At the end of the world, it’s the hyperobjects all the way to the bottom


Not surprisingly, reactions to Morton have been intense and polarized. Hyperobjects a (and the hyperobjects have) been described as “pessimistic”, “provocative”, “disempowering”, “revolutionaries”, “disturbing” and quite simply “strange”. At the same time, Morton’s ideas have found a passionate and growing readership outside of traditional universities, attracting everyone from artists and musicians to science fiction writers, architects and students.

In the decade since its publication, Hyperobjects was referenced in a Buddhist blog post on the ecological crisis, a New York Times editorial on digital privacy and a BBC report on how concrete will soon trump all living matter on the planet. Tech writers use the term as a means of talking about the incomprehensibility of algorithms and the Internet; Science fiction author Jeff VanderMeer said he aptly describes the bizarre alien phenomenon he wrote about in Annihilation, his surreal novel became a 2018 film. Icelandic musician Björk reached out to Morton to discuss hyperobjects, and their email correspondence was incorporated into a MoMA exhibit. In 2019, Adam McKay, the former Saturday Night Live Head writer and co-creator of a bunch of blockbuster Hollywood comedies, was so inspired by Morton’s work that he named his production company Hyperobject Industries. “You can feel your brain change very slightly because you never even considered that possibility,” McKay tells me. “It’s Timothy. Every page of their writing has this feeling.

Then Covid happened, along with a growing number of devastating natural disasters attributed to climate change, and Morton’s ideas became as popular as possible for cryptic philosophical concepts. They even appeared in a Canadian parliamentary debate on the pandemic. “We are seeing something bigger than us, something bigger than we might imagine,” said Charlie Angus, Member of Parliament. “Timothy Morton calls this a hyperobject, something we can’t even fully understand. That’s the power of this pandemic. Desperate to understand – or accept that they couldn’t understand – these huge, interconnected forces, more and more people found resonance in what Morton had to say. “The hyperobjects were already there,” as Morton writes in their book, “and slowly but surely we understood what they were saying. They contacted us.

The message some readers heard in the arrival of these phenomena was frightening: Consider our works, mighty, and despair. But there is another message in Morton’s book, one that Morton increasingly exalts as desperation threatens to cripple so many: Our sense of the “world” might end, but humans are not doomed. . In fact, the end of this limited notion of the world may also be the only thing that can save us from ourselves.


“How do you to tell someone in a dream that they are a character in a dream? Morton asks the first time I meet them. We are in the same small neighborhood of Houston where I spent a year in pandemic containment with my brother. It’s August, and it’s hot like Houston is always hot in the summer: so humid that stepping out the front door feels like stepping into a slightly thicker, bloated dimension. Morton has picked me up in their vibrant Mazda3, and we make our way to the Menil Collection, a museum and art collection housed in five buildings, including a chapel, on 30 acres.
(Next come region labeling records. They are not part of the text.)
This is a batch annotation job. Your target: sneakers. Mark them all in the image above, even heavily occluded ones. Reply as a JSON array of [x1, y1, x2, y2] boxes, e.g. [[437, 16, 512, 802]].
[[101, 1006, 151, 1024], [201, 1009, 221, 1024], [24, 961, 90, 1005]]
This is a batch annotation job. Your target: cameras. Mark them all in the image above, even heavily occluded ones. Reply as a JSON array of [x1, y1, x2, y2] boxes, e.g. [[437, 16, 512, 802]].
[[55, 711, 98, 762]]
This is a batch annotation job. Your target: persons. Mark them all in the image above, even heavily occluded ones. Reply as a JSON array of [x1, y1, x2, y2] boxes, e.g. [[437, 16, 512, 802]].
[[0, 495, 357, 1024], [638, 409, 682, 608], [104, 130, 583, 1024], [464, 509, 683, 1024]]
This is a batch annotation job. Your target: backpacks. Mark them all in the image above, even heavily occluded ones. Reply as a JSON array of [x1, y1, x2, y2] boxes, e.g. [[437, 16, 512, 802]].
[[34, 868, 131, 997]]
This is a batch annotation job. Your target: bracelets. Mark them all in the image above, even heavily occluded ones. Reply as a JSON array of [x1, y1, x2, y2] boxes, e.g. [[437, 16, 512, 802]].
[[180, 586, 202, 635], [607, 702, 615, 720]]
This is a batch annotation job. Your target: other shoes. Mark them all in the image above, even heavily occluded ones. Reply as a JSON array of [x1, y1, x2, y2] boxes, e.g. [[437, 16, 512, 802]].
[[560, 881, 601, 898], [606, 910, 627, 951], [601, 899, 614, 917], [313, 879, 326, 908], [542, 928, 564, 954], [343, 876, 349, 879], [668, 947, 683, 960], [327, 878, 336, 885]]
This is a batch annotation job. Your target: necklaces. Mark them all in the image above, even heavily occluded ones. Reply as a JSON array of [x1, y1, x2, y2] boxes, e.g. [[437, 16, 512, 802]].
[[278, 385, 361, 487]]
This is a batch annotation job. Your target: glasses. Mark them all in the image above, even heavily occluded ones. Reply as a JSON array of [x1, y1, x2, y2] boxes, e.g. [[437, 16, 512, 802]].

Morton describes the origin of Hyperobjects as oracular, like a radio transmission sent from the future.

Illustration of Frank Nitty 3000

Born in London and educated in Oxford, Morton – who moved to Texas in 2012 for work at Rice – is soft-spoken but intense. The day we meet, they wear a shirt covered with green leaves that disappear and disappear. There’s no way to persuade people in a dream to wake up, Morton tells me as we drive through sprawling freeways, the stereo playing a mix of ’70s progressive rock, deep house, and shoegaze. “You cannot negotiate with them. You have to wow them.

Talking with Morton, much like reading their writings, is a slightly psychedelic experience full of poetic leaps and circumlocutionary spirals through a dizzying array of subjects: Star Wars, Buddhist meditation, romantic poetry, David Lynch, quantum physics, The puppet show. One moment they talk about the death of the planet and the intricacies of Heidegger and Derrida, and the next moment they convincingly explain to me why PM Dawn’s 1991 R&B hit “Set Adrift on Memory Bliss” is one of the greatest artistic achievements of all. time, and why Han Solo Millennium Falcon is a radically democratic ecological being who “heralds the possibility of a new era”. None of this is non sequitur, but the ideas can seem out of reach, like a magical picture about to appear. Because Morton talks so often about things that can’t be talked about directly, the only way to locate them is to walk around them, gesturing with metaphors that almost but not quite touching.